The value is moving up the stack. Fast.

The New Most Important Skill

Here is the thing most people misunderstand about this shift.

The most important skill in this new world is not coding. It is thinking.

Can you clearly define a problem?

Can you break it into logical steps?

Can you direct AI effectively toward a real outcome?

AI is extraordinarily powerful, but it needs direction. It amplifies the person who knows what they want. It frustrates the person who does not.

People who think clearly will outperform people who only know tools. That has always been true. AI just makes it more visible, faster.

The Risk Nobody Is Talking About

When something becomes easy, people stop learning deeply. And that is the hidden risk of the AI era.

If everyone can build quickly without understanding the foundations, a lot of what gets built will be:

  • Poorly designed
  • Difficult to maintain
  • Quietly insecure
  • Power without understanding creates technical debt at a scale we have not seen before. AI gives more people the ability to build, which means more people can build things that break badly.

    Understanding fundamentals still matters. More than ever, actually.

    The Future Belongs to Hybrid Builders

    The people who will thrive in the next decade are not the ones who code the best and not the ones who manage the best. They are the ones who do both, just enough.

    Understand the business. Know the technical concepts. Use AI effectively. That combination is what I am calling the hybrid builder. It is the profile every organisation will desperately want and struggle to find.

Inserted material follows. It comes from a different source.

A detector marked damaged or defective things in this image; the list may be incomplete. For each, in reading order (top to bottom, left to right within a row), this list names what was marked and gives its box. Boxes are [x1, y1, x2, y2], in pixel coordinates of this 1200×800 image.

    You do not need to be a hardcore developer. But you also cannot afford to be completely non-technical. The middle ground is where the leverage is.

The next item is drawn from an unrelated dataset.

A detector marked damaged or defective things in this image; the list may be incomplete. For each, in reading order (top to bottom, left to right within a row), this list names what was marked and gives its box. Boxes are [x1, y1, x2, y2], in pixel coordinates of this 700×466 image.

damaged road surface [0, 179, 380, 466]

    The Real Transformation

    We started in a world where IT was external.

    Then we moved to a world where IT became internal.

    Now we are entering a world where IT becomes personal.

    That is the real transformation that is happening quietly underneath all the noise about AI models and benchmarks and funding rounds.

    The question is not whether AI will change the shape of this industry. It already is, faster than most organisations are ready for.

    The real question is simpler than that:

    Will you stay dependent, or will you learn to build?

    Because today, more than at any point in history, the tools are genuinely in your hands.